# Single seat golf buggies. Which are the best. And from where.



## Swinglowandslow (Jan 23, 2019)

I may neeed to get one of these . But which and from where.?
Any users of these?
TIA


----------



## jim8flog (Jan 23, 2019)

20 years+ of experience including seeing what others are using and there experiences.
I would go with one or two -

Grass Hopper or Patterson

just check their own websites. Your location may be a deciding factor. I know grasshopper will come to you but I do not know about Patterson.

The very cheap China made products you see on ebay are fairly unreliable.

I have had had experience of the PowaKaddy which was bought out by Electrokart (Voyager) but no experience of that particular manufacturer. They should have a better controller than the one fitted to Powakaddy their motor/ gearbox combo.

Worth making sure you buy a model suited to your weight. The uncushioned tractor seat on the grasshopper model gives you better stability on slopes than the cushioned seat but you have to absorb the bumps a bit more.

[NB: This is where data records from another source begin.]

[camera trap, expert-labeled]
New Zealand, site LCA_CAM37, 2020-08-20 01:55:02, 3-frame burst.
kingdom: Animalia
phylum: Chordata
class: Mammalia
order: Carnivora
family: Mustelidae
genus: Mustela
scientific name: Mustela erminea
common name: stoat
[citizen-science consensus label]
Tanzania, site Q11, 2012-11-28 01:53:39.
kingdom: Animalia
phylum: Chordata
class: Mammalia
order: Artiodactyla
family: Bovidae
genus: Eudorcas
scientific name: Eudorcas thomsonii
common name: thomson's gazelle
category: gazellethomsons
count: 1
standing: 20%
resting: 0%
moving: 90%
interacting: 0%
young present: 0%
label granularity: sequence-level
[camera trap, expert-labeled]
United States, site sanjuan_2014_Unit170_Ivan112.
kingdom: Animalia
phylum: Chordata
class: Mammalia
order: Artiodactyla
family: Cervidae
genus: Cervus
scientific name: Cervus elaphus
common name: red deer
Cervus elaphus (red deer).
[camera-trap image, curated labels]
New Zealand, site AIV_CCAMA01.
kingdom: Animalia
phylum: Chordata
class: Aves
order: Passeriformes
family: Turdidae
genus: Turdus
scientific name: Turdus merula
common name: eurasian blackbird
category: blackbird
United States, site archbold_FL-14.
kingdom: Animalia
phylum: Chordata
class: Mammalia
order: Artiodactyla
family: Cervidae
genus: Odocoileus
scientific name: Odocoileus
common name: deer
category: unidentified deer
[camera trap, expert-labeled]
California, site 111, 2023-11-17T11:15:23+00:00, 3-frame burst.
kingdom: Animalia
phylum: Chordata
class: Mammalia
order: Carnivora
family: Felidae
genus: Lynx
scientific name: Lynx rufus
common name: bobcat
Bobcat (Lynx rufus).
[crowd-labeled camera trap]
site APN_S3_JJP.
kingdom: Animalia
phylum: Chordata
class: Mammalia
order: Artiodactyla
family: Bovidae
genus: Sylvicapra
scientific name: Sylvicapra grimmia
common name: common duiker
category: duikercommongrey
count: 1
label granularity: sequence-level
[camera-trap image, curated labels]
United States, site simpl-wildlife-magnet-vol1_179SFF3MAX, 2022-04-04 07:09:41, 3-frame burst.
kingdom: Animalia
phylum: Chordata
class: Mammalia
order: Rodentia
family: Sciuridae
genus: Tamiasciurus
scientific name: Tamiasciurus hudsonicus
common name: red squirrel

Whatever model you buy do not exceed the slope rating, avoid steep slopes if possible and try to 'zigzag' up hills.


----------



## Lincoln Quaker (Jan 24, 2019)

We have the Grasshopper Junior Classic for rentals, they have been good.

Some of our members have now gone on the buy them, quite a few members have the Grasshopper Senior Pro buggies, I think they are good all year round buggies as you can get a decent cover for them.

And the aftersales is very good.


----------